Serat yang bersifat hidrofil cenderung sangat dipengaruhi oleh
sifat penggembungannya pada pembasahan, semakin besar
pengembungan seratnya semakin besar pula kecenderungan benang
untuk terbuka dari puntirannya. Penggembungan serat menghasilkan
kontraksi pada lebarnya, tetapi dikarenakan benang-benang pakannya
terpegang pada pinggiran-pinggiran kain maka benang-benang tersebut
tidak dapat membuka atau membalik sama sekali, akibatnya energi
tersebut digunakan untuk membuat gelungan-gelungan atau keriput-
keriput. Akan tetapi karena tenunan terjadi antara benang pakan dan
lusi, maka gelungan-gelungan atau kekusutan tersebut tidak terjadi
sempurna, tetapi hanya sebagian saja yang mengkerut atau
menggumpalkan benang dan menghasilkan gangguan pada permukaan
kain, yang memberikan kesan kerut-kerut atau keriput-keriput.
Berdasarkan hasil praktikum, kain contoh uji yang mempunyai
efek kerut paling baik adalah kain kreping variasi 10%. Lalu setelah
evaluasi pencelupan, kain yang diberi NaOH (motif salurnya) berwarna
lebih tua dibanding kain yang tidak di kreping. Hasil motif setelah
pencelupan yang menunjukkan warna paling tua adalah kain kreping
variasi 10%. Dan pada kain ke-3 yaitu dengan variasi pengental 15%
didapat hasil kain yang sangat kurang kerutannya, bahkan hampir tidak
ada, hal ini bisa diakibatkan oleh karena konsentrasi tapioka terlalu
banyak sehingga mengakibatkan pasta yang dibuat terlalu kental dan
mempersulit proses kreping sehingga tidak optimum pada konsentrasi
tersebut.
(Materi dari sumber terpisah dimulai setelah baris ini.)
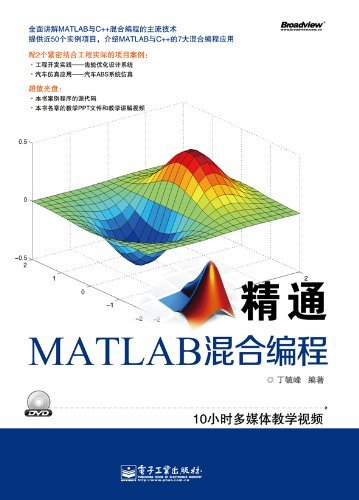 精通MATLAB混合编程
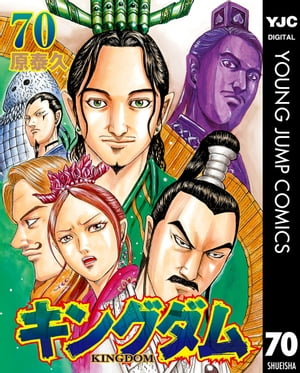 キングダム 漫画 キングダム 70【電子書籍】[ 原泰久 ]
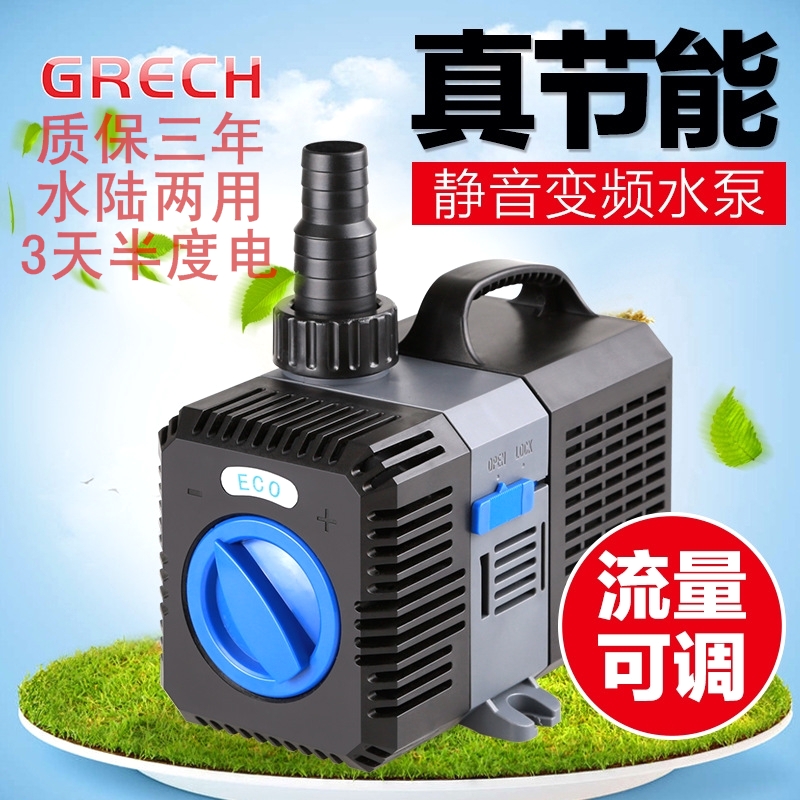 变频潜水泵CTP系列农用家用抽水浇花水泵鱼缸换水静音 水陆两用泵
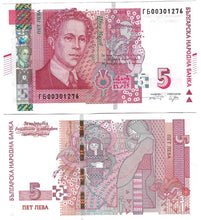 Load image into Gallery viewer, Bulgaria 10x 5 Leva 2020 UNC
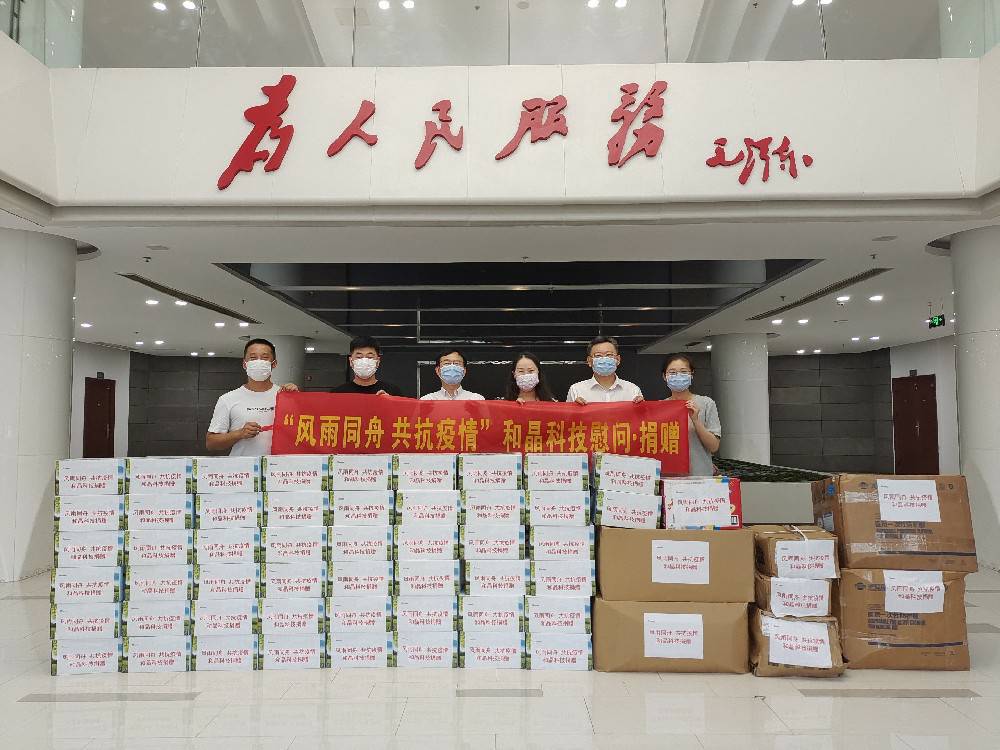 “风雨同舟 共抗疫情”  开云·官方网站登录入口-开云(中国)科技向街道捐赠防疫物资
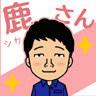 面接担当者
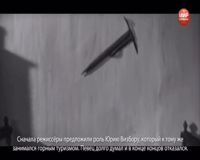 мир сериала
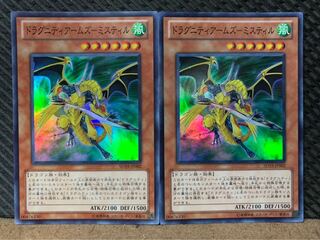 【ぽぽたん】遊戯王 1737 ドラグニティアームズ-ミスティル　2枚 スーパー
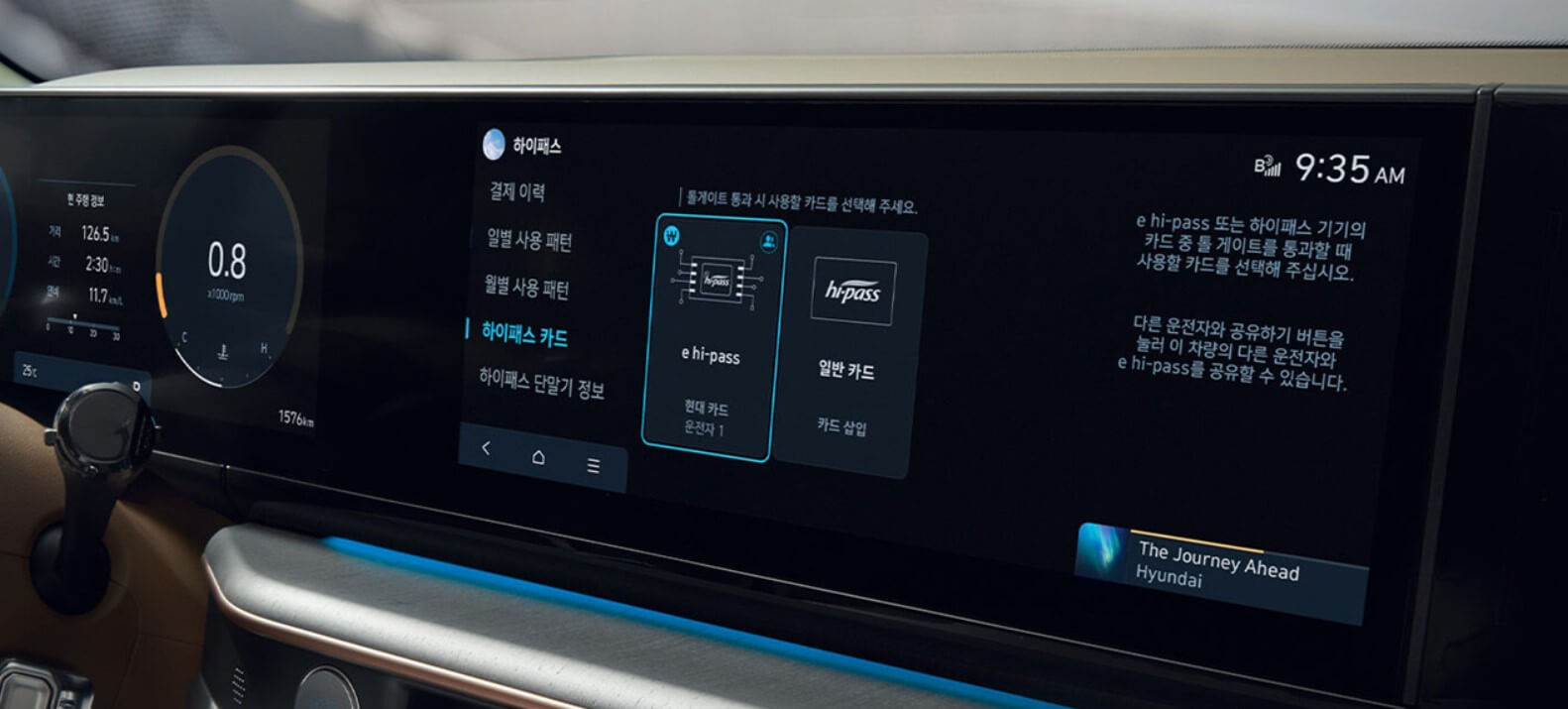 그랜저 하이브리드 시승기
Bisa pula terjadi karena:
Tidak meratanya NaOH saat proses pencapan sehingga tidak semua
kain (yang dimotif) terkena NaOH
Jarak waktu setelah membuat pasta cap dan proses pencapan
berselang terlalu lama sehingga pasta cap akan mengental/mengeras
sebelum digunakan dan tidak bisa maksimal memberikan efek kerut
pada kain
Tidak stabilnya ketahanan tapioka terhadap alkali sehingga pasta cap
yang digunakan tidak terlalu baik untuk melakukan proses kreping.
Hal ini disebabkan karena pengental dari tapioka dan turunannya
masih kurang baik karena dalam tapioka mengandung adanya rantai
cabang dalam bentuk amilopektin. sssPengental alam mempunyai
kestabilan yang rendah dibanding pengental sintetik karena mudah
terdegradasi oleh udara bebas. Sedangkan jika menggunakan
pengental sintetik yang berbasis polihidrokarbon, menurut litertaur
hasilnya akan sangat stabil dan lebih sulit terdegradasi. Sehingga
didapat hasil optimum proses kreping pada kain kapas dengan variasi
pengental adalah pada konsentrasi pengental dalam hal ini tapioka
sebesar 10%.
Dari hasil percobaan dapat disimpullkan bahwa konsentrasi
pengental juga menjadi pengaruh pada hasil krep. Semakin rendah
konsentrasi pengental maka akan semakin besar mengkeret pada kain
tersebut. Dan setelah dilakukan pencelupan, pada bagian kain yang
telah dilakukan pelapisan dengan NaOH, warna hasil celupnya juga lebih
tua. Hal tersebut disebabkan karena sifat larutan jika dilakukan
penambahan pengental dengan konsentrasi yang semakin tinggi maka
larutan akan semakin kental sehingga menyebabkan NaOH akan lebih
susah menyerap pada kain kapas.
IX. Kesimpulan
Berdasarkan hasil praktikum penyempurnaan kreping pada kain
kapas dengan variasi konsentrasi zat pengental, maka didapatkan hasil
optimum pada variasi 10%. Hal tersebut dikarenakan hasil kerutan
secara visual terlihat baik dan ketuaan warna pencelupan pun baik.